**** Data provided ****

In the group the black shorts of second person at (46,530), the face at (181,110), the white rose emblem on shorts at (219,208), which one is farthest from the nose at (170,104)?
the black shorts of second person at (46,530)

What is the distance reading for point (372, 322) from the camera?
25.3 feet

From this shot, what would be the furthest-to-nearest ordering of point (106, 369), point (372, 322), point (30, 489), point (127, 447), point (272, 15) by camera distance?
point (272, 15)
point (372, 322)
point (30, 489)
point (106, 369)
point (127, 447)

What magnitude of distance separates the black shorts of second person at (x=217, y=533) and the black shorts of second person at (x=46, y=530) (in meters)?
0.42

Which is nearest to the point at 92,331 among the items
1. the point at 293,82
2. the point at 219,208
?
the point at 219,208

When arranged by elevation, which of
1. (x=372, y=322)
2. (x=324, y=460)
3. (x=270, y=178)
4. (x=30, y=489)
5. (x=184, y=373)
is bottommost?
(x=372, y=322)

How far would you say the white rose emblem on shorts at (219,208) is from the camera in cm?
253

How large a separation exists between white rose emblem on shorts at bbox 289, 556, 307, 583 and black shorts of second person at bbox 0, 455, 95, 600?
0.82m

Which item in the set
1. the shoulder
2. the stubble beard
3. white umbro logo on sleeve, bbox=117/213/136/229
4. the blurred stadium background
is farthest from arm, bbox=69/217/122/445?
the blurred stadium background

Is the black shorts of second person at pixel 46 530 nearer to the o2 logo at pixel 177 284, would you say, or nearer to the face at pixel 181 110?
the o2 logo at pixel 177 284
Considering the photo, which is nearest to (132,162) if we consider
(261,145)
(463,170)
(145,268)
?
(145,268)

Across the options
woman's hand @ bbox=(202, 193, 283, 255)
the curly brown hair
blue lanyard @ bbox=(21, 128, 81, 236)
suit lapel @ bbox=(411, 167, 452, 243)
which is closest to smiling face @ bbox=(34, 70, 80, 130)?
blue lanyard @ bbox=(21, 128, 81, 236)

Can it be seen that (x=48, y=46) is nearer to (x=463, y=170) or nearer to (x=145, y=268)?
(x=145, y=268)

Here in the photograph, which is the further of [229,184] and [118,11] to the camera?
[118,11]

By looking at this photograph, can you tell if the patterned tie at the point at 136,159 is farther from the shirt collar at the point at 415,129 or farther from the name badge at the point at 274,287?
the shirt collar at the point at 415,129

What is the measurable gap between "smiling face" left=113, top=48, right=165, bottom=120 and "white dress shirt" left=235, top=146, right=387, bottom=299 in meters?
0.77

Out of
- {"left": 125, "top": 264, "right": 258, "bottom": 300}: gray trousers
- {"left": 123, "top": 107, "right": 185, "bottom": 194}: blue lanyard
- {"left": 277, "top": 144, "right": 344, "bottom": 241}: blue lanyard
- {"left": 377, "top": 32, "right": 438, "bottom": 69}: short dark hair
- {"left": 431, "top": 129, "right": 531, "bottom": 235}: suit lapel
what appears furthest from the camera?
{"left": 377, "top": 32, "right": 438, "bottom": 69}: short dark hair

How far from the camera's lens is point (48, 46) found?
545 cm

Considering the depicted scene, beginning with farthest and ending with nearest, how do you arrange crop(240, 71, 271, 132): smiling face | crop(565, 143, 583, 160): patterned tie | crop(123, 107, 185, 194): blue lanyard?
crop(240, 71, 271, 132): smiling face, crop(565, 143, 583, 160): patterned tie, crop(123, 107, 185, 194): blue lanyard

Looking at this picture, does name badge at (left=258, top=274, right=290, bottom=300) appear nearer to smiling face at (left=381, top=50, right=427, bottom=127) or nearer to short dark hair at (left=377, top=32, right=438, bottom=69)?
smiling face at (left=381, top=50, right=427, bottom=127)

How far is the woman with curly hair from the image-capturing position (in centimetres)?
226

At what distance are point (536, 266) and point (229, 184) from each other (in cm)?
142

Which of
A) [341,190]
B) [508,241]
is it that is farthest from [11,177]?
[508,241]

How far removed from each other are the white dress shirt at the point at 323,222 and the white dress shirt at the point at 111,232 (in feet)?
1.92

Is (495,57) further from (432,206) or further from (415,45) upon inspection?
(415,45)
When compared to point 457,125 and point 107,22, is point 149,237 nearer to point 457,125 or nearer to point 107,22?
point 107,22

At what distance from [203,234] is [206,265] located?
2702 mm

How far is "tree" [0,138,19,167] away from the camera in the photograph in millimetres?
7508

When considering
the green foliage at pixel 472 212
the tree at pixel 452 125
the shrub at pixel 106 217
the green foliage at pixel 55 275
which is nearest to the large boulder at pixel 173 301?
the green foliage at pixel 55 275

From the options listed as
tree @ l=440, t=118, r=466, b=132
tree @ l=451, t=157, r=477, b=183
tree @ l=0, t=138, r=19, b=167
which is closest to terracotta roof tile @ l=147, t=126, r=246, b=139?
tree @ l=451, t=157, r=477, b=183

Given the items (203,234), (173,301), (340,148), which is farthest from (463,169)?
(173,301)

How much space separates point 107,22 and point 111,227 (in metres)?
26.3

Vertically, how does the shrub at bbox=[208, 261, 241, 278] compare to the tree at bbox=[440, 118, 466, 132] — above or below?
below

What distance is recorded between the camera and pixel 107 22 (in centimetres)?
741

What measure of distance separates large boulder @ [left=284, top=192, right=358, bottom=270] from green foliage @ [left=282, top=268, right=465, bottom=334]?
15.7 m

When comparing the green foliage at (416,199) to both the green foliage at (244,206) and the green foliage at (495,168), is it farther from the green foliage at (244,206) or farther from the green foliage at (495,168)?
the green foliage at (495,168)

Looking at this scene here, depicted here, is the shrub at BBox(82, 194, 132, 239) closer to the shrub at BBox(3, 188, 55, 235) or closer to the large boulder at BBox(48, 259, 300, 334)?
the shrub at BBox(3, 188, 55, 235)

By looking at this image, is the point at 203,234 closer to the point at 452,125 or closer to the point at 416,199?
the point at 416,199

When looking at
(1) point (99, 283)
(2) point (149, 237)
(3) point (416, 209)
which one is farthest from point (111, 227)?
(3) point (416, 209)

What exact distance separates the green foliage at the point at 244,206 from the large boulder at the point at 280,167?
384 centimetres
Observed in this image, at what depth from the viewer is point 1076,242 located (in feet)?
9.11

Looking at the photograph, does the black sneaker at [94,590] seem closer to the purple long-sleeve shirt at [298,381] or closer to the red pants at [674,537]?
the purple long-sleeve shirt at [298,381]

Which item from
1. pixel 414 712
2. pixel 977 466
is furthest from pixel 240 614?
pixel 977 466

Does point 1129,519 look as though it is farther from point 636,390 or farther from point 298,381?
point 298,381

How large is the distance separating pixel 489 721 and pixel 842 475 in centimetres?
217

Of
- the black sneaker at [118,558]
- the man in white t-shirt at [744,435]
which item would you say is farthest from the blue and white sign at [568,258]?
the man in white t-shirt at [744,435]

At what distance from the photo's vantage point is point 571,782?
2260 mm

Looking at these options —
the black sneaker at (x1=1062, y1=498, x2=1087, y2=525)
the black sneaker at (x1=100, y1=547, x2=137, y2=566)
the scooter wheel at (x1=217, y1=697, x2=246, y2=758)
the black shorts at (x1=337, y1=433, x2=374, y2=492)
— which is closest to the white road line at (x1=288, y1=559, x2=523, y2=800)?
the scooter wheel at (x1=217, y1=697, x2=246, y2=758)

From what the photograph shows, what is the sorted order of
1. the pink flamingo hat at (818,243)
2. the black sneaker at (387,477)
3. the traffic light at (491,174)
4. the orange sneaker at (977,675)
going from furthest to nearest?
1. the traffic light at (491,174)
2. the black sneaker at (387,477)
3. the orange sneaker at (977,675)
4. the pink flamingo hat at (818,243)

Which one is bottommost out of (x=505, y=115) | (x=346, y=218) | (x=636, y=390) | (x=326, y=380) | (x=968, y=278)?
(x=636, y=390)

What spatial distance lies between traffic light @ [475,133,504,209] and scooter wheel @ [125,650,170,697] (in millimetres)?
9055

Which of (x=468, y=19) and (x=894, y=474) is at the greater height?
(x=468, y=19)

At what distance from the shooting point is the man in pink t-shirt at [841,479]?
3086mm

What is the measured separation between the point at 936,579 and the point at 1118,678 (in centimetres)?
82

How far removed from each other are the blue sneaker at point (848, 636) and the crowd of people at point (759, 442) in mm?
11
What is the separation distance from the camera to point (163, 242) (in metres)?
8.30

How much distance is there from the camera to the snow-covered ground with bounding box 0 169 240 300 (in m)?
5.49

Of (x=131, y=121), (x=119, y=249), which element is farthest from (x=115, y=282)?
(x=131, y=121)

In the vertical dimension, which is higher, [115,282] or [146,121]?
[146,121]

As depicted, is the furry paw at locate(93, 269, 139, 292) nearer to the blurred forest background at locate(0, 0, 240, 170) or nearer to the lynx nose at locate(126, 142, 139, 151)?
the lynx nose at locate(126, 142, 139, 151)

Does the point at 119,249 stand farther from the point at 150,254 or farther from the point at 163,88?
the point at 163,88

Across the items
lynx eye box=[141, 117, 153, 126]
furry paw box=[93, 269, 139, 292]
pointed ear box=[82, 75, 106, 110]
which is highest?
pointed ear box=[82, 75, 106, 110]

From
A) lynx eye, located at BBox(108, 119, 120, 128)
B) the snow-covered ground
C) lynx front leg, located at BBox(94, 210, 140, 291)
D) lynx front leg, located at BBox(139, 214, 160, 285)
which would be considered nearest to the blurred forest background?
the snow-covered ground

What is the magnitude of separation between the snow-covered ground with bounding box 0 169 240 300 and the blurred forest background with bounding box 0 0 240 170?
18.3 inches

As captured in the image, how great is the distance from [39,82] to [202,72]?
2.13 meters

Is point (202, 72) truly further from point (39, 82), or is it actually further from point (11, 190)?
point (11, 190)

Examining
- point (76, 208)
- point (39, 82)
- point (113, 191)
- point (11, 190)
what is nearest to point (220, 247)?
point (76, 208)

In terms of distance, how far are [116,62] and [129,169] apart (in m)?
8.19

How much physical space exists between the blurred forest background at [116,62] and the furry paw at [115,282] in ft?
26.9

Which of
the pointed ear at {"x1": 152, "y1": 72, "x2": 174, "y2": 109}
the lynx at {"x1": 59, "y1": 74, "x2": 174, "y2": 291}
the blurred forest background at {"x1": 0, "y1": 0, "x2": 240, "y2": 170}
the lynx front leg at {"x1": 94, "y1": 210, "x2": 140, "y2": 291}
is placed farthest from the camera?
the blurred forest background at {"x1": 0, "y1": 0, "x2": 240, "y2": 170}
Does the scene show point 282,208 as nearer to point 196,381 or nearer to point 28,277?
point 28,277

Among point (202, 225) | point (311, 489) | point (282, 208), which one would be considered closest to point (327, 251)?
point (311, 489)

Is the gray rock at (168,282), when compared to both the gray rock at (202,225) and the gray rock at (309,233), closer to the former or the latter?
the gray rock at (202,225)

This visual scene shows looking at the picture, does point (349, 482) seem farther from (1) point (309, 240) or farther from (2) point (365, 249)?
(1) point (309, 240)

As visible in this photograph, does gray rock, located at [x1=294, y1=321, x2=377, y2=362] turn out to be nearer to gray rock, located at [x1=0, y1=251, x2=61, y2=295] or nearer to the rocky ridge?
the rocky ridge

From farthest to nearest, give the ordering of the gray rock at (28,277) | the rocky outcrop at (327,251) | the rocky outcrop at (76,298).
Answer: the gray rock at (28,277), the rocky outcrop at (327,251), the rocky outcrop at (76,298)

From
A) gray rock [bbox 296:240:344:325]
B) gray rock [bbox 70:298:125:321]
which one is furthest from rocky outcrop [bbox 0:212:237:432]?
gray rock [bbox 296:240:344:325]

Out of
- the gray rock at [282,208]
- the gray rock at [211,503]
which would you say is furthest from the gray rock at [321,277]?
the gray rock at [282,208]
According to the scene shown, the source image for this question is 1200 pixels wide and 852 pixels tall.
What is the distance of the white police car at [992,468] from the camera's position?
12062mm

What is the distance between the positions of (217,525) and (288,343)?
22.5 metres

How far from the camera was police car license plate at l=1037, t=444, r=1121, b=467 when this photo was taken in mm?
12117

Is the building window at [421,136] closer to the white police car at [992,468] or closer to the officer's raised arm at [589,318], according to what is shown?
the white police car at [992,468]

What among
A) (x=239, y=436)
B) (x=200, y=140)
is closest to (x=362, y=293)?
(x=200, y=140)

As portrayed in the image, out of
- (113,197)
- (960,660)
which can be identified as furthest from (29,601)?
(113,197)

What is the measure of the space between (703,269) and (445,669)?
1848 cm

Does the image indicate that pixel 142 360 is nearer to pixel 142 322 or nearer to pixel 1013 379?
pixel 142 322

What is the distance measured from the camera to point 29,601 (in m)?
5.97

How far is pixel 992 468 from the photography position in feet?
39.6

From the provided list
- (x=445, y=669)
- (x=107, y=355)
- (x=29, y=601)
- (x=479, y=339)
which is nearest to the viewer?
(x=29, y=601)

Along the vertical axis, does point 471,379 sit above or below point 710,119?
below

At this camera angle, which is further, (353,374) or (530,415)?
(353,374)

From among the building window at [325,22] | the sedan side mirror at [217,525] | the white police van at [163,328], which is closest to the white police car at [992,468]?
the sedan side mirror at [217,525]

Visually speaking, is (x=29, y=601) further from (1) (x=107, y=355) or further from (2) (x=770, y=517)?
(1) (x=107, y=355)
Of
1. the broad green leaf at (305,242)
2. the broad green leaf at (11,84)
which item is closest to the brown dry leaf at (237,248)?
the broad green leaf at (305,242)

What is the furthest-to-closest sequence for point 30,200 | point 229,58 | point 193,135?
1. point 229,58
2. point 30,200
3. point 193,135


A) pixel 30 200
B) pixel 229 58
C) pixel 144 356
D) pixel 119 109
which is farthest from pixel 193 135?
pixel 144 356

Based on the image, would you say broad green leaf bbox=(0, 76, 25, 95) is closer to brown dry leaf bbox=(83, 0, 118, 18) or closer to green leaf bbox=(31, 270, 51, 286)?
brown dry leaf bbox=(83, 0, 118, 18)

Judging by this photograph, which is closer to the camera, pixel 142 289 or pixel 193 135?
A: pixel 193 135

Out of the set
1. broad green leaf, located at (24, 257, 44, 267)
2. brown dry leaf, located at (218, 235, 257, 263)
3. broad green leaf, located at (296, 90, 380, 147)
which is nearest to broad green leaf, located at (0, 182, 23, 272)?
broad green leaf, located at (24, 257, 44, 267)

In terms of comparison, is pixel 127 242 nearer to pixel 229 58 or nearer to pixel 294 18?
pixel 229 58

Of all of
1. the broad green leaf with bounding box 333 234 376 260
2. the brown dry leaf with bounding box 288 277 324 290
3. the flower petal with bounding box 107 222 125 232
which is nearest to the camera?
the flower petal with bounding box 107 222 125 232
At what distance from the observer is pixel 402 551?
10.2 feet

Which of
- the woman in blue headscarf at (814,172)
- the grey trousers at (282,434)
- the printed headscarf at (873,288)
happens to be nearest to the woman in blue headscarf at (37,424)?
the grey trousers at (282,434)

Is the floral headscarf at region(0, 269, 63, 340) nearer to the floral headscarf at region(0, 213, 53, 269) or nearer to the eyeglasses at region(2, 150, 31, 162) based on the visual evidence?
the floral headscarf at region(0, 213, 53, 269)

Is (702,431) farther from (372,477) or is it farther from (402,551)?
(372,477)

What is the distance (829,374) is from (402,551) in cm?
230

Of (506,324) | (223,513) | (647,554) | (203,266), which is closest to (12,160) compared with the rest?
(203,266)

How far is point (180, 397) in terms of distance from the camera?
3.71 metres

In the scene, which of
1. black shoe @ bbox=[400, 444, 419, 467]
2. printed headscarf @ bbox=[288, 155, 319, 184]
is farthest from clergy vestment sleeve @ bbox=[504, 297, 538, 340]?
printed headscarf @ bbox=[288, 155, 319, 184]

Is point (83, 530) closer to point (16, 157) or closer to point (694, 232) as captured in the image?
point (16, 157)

****

**Task to complete:**
Set down, exactly and in full, the lines from the one containing "Based on the image, would" through the end of the entries; no other line belongs.

**Full response:**
Based on the image, would you say broad green leaf bbox=(0, 76, 25, 95) is closer to brown dry leaf bbox=(83, 0, 118, 18) or closer to green leaf bbox=(31, 270, 51, 286)?
brown dry leaf bbox=(83, 0, 118, 18)

Judging by this photograph, which is closer to the camera, pixel 142 289 or pixel 193 135?
A: pixel 193 135

Out of the set
1. broad green leaf, located at (24, 257, 44, 267)
2. brown dry leaf, located at (218, 235, 257, 263)
3. broad green leaf, located at (296, 90, 380, 147)
which is nearest to broad green leaf, located at (0, 182, 23, 272)?
broad green leaf, located at (24, 257, 44, 267)

In terms of comparison, is pixel 127 242 nearer to pixel 229 58 or nearer to pixel 294 18?
pixel 229 58

Of all of
1. the broad green leaf with bounding box 333 234 376 260
2. the brown dry leaf with bounding box 288 277 324 290
3. the flower petal with bounding box 107 222 125 232
which is nearest to the camera?
the flower petal with bounding box 107 222 125 232
At what distance from the observer is pixel 402 551?
10.2 feet

Which of
- the woman in blue headscarf at (814,172)
- the grey trousers at (282,434)
- the printed headscarf at (873,288)
happens to be nearest to the woman in blue headscarf at (37,424)?
the grey trousers at (282,434)

Is the floral headscarf at region(0, 269, 63, 340) nearer to the floral headscarf at region(0, 213, 53, 269) or nearer to the eyeglasses at region(2, 150, 31, 162) based on the visual evidence?
the floral headscarf at region(0, 213, 53, 269)

Is (702,431) farther from (372,477) or is it farther from (402,551)?
(372,477)

What is the distance (829,374) is from (402,551) in cm?
230

Of (506,324) | (223,513) | (647,554) | (203,266), which is closest to (12,160) compared with the rest?
(203,266)

How far is point (180, 397) in terms of distance from the camera?
3.71 metres

In the scene, which of
1. black shoe @ bbox=[400, 444, 419, 467]
2. printed headscarf @ bbox=[288, 155, 319, 184]
is farthest from clergy vestment sleeve @ bbox=[504, 297, 538, 340]?
printed headscarf @ bbox=[288, 155, 319, 184]

Is point (83, 530) closer to point (16, 157) or closer to point (694, 232) as captured in the image?
point (16, 157)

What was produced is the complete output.